Film crew here for new BBC nature series ‘The Hunt’
An Emmy-winning cameraman that detailed the beauty of the arctic with ‘Frozen Planet' has now turned his attention to Bermuda and the Sargasso Sea.
Doug Anderson, who has also worked on several landmark BBC/Discovery nature documentaries including ‘Blue Planet,' ‘Planet Earth' and ‘Life,' is currently on Island working with LookBermuda on a new BBC series called ‘The Hunt.'
“We're looking at the link between predator and prey and the evolutionary arms race that happens over time,” he said. “We'll be on the Island for about three weeks looking a the Sargassum Frogfish, which lives in the seaweed.
“It's on the opposite end of the spectrum of the sea predators you think of like the marlins.

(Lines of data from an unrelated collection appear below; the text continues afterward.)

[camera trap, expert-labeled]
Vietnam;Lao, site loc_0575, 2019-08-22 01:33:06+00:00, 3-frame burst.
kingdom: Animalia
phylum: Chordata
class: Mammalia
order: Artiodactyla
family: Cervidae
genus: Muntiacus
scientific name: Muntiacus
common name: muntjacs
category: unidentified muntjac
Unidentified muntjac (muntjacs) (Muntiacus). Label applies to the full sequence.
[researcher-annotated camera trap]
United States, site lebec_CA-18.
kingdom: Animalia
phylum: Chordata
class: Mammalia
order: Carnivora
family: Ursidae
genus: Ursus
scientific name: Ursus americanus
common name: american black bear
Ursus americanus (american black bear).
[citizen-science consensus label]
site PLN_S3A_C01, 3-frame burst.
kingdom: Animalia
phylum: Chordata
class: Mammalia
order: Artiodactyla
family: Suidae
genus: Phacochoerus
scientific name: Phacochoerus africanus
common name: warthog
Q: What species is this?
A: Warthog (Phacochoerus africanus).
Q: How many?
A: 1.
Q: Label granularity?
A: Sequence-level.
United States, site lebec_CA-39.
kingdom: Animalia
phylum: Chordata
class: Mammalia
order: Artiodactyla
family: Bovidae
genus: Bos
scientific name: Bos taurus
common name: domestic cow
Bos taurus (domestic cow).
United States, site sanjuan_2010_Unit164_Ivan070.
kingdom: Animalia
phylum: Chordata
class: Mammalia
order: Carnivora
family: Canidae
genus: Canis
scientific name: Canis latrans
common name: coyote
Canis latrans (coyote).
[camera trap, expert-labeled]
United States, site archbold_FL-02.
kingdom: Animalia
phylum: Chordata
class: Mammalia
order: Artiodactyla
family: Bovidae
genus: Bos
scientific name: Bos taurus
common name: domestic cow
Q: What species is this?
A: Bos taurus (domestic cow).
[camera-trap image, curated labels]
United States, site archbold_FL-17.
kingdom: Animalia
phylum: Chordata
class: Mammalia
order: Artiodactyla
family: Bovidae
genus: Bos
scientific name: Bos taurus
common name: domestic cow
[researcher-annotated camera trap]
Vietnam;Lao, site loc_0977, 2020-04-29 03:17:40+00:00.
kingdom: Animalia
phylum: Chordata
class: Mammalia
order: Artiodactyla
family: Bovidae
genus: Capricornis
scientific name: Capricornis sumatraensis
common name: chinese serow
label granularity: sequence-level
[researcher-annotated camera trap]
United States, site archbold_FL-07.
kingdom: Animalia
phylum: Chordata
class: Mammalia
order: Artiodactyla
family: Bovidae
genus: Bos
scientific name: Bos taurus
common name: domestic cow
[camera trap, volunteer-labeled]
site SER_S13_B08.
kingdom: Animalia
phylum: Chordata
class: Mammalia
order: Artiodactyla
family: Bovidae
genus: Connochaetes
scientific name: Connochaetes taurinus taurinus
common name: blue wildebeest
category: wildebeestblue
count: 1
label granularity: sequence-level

He's about two-and-a-half inches long and walks through the seaweed.”
He said series is likely to be broadcast sometime towards the end of 2015, noting that such documentaries can take years to go from the planning stages to completion.
“There's about a year of planning and two years in the field,” he said. “Then there's about another year of post production with the editing, the music and the narration. It just takes a long time for a big series. It's really difficult to do it in less than two seasons.”
The cameraman said this is his first visit to the Island, joking: “Compared to ‘Frozen Planet,' it's certainly warmer.
“It's a nice, beautiful Island and an amazing place. It's one of those places I have always dreamed about coming to. There's almost no continental shelf. It just goes straight into the abyss, which makes it perfect for a lot of marine life.”
Along with filming, Mr Anderson is set to give a speak this evening on his experiences filming the ‘Frozen Planet' series in a presentation at the Bermuda Undersea Exploration Institute.
The presentation, titled “Orcas to Ice Diving” will cover all aspects of the challenging shoot in both poles.
“It was a four-year project from door-to-door,” he said. “We spent two seasons in the Arctic and Antarctic filming.”
One of the highlights, he said, was having the opportunity to film killer whales creating waves to wash seals from sea ice into the water — a rarely seen hunting strategy. “It was first recorded around a hundred years ago, but it's just not something we've seen often since then,” he said. “The problem may be that the killer whales may find it more difficult to use that technique as there is not as much sea ice where they can do it.”
The lecture is scheduled to begin at 7pm, with doors opening at 6.45pm. Tickets cost $20 for BUEI members and $25 for non-members.